Detrás de la Sierra de Valdecaballos, la dehesa de Benavente, de cerca de 1.100 fanegas de cabida, limita con el vecino reino portugués, del que la separa la ribera del Eljas. En una de las porciones de dicho predio, alzaron los hijos del Islam el Castillo de Benavente, de cuya traza y vicisitudes apenas tenemos noticias; y no resta ya más de dicho edificio que una parte baja, un tercio aproximadamente de lo que debió ser su torre principal, con un perímetro de veintitrés metros de planta central. Contaba con recios muros de más de dos metros de grosor, torres poligonales de tres metros de radio en cada una de sus esquinas, y en la entrada principal un muro protector, casi en su totalidad construido con pizarra unida con cal y barro.
Fue Fernando II de León quién lo arrebató a los musulmanes, pero recuperado por éstos, permaneció en su poder hasta que Alfonso IX, hijo del anterior, lo reconquistó definitivamente en 1212 cuando, partiendo desde Coria, avanzó por aquellas tierras en pos de la liberación de la villa de Alcántara. Dicho Rey hizo merced de Benavente a los caballeros templarios por su eficaz colaboración en aquella correría.

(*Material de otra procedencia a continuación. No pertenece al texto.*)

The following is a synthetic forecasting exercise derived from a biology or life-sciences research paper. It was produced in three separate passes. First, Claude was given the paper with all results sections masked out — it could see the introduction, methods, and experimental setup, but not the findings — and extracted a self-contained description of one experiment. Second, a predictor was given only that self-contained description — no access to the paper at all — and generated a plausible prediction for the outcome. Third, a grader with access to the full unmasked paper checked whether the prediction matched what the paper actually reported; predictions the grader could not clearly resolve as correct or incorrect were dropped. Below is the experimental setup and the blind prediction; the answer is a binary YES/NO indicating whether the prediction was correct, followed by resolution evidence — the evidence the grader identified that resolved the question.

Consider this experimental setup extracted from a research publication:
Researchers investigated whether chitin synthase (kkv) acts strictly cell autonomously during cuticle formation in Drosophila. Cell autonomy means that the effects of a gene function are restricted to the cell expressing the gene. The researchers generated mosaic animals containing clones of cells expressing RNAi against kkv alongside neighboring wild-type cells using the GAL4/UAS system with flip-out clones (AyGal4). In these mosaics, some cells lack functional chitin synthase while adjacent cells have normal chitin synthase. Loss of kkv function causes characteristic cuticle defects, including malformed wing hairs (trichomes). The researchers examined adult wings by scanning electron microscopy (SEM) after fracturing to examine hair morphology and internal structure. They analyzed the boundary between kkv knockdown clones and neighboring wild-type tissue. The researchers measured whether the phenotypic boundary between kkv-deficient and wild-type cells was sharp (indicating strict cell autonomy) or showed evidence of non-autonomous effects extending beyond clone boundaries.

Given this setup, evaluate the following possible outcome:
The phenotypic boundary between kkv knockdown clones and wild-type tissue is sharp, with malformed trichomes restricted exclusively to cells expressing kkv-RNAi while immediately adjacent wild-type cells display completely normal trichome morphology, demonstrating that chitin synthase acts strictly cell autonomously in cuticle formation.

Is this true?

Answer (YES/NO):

El cronista de la Orden de Alcántara, Torres y Tapia, ha dejado constancia de las rivalidades existentes, a mediados del siglo XIII, entre freires alcantarinos y templarios. Llegaron a enconarse de tal manera, en ocasiones, las relaciones entre los miembros militantes de ambos institutos que, en 1237, un grupo de gente de armas de la Orden de Alcántara, atacó fuertemente la aldea y fortaleza de Benavente, matando a cinco vecinos e hiriendo a más de quince, saqueándolo todo y originando tales daños que el Rey Alfonso X se vio precisado a formar un tribunal especial en la ciudad de Coria ante el que hubieron de comparecer los jerifaltes de ambas Ordenes Militares para responder de sus actos, y ser sancionados en proporción a los daños que habían causado mutuamente.

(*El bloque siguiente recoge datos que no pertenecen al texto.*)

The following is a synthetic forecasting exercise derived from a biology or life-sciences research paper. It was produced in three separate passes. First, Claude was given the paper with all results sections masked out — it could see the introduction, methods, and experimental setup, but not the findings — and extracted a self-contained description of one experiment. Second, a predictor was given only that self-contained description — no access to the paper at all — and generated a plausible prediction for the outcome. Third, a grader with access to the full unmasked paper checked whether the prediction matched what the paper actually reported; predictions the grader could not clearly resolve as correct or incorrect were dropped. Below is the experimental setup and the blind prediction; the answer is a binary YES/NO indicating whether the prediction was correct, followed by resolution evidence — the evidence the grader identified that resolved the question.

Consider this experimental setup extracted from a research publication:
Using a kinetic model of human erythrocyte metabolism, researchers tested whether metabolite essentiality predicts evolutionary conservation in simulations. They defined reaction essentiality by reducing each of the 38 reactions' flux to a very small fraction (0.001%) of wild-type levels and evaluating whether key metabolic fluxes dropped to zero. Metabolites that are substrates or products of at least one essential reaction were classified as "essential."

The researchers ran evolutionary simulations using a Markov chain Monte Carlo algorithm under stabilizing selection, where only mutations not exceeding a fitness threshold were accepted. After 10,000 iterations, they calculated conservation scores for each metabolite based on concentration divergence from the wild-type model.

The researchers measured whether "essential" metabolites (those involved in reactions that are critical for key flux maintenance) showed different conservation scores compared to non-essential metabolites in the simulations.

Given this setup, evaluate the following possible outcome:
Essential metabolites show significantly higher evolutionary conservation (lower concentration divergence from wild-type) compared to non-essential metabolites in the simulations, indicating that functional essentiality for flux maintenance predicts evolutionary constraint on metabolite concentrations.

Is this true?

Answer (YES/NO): YES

De las referencias que nos proporciona el referido cronista se desprende que, en torno al castillo o junto a él, existía una aldea o lugar, desaparecido totalmente, hasta el extremo de que no puede precisarse ya su emplazamiento. Al igual que sucedió con otros castillos de la zona, fue ordenado derribar por el Emperador Carlos V por ser refugio de comuneros.